Reproduce, character for character, the portion of the inverse Laplace transform solution that begins with the words containing "B+D=0; A+2B+C=0; 2A+3B+D=0;" and ends with "in brackets separately.".

Passage provided:
=======

For 1/((s^2+1)(s^2+2s+3)).

I would first break the original expression into partial fractions.

1/((s^{2}+1)*(s^{2}+2s+3))=(A+Bs)/(s^{2}+1)+(C+Ds)/(s^{2}+2s+3). Now we need to find A, B, C, and D. Since two expressions must be identical, numerators shall be equal on the left and right parts (denominators are equal, since
common denominator on the right is the same as on the left side). Therefore, (A+Bs)(s^{2}+2s+3)+(C+Ds)*(s^{2}+1)=1 or Bs^{3}+(A+2B)s^{2}+(2A+3B)s+3A+Ds^{3}+Cs^{2}+Ds+C=1. Thus we have the following system of
equations:

B+D=0; A+2B+C=0; 2A+3B+D=0; 3A+C=1; B=-D from the first, then we are down to three equations:

A+2B+C=0; 2A+3B-B=0; 3A+C=1. From the second of these three A=-B; Therefore, -B+2B+C=0 and -3B+C=1;

B+C=0 and -3B+C=1; From the first of two B=-C, therefore the second equation gives 4C=1 or C=¼. Therefore, B=-¼; A=¼, and D=¼. So we obtain:

1/((s2+1)*(s2+2s+3))=¼[(s-1)/(s^{2}+1)+(s+1)/(s^{2}+2s+3)]

Now we consider each term in brackets separately.

(s-1)/(s^{2}+1)=s/(s^{2}+1)-1/(s^{2}+1). Using linearity of Laplace transform, we can apply inverse transform to each term separately and obtain: F[s/(s^{2}+1)](t)=cos(t); F[1/(s^{2}+1)](t)=sin(t); therefore, F[(s-1)/(s^{2}+1)](t)=cos(t)-sin(t).

(s+1)/(s^{2}+2s+3)=(s+1)/(s^{2}+2s+1+2)=(s+1)/((s+1)^{2}+2); F[(s+1)/((s+1)^{2}+2)](t)=e^{t}*cos(t√2)

Combining everything together, we obtain:

F[1/((s^{2}+1)*(s^{2}+2s+3))]=¼[cos(t)-sin(t)+e^{t}*cos(t√2)]

=======

Provided data:
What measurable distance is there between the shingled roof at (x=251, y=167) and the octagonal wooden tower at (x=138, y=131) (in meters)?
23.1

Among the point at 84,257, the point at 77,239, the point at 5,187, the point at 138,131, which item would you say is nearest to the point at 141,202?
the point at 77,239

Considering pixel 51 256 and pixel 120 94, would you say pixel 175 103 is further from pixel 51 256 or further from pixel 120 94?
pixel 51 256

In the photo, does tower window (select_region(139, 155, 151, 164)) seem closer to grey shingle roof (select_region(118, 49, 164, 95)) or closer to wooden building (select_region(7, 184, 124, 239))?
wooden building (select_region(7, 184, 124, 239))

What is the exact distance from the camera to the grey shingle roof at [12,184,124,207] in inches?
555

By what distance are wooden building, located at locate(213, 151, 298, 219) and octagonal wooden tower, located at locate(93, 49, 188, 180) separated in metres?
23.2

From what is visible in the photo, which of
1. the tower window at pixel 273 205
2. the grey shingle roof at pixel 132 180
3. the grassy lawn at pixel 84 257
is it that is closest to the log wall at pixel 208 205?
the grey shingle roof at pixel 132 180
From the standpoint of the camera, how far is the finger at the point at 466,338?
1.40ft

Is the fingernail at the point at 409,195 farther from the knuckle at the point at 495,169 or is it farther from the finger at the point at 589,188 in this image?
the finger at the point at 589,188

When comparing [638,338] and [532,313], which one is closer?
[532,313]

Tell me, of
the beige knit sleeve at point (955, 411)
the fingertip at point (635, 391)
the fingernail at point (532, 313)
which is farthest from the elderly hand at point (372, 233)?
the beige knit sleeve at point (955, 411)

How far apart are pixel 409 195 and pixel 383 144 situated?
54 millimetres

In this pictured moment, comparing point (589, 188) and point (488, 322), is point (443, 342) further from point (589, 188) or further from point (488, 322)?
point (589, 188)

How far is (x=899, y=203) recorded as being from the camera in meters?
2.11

=======

Solution to this exercise:
B+D=0; A+2B+C=0; 2A+3B+D=0; 3A+C=1; B=-D from the first, then we are down to three equations:

A+2B+C=0; 2A+3B-B=0; 3A+C=1. From the second of these three A=-B; Therefore, -B+2B+C=0 and -3B+C=1;

B+C=0 and -3B+C=1; From the first of two B=-C, therefore the second equation gives 4C=1 or C=¼. Therefore, B=-¼; A=¼, and D=¼. So we obtain:

1/((s2+1)*(s2+2s+3))=¼[(s-1)/(s^{2}+1)+(s+1)/(s^{2}+2s+3)]

Now we consider each term in brackets separately.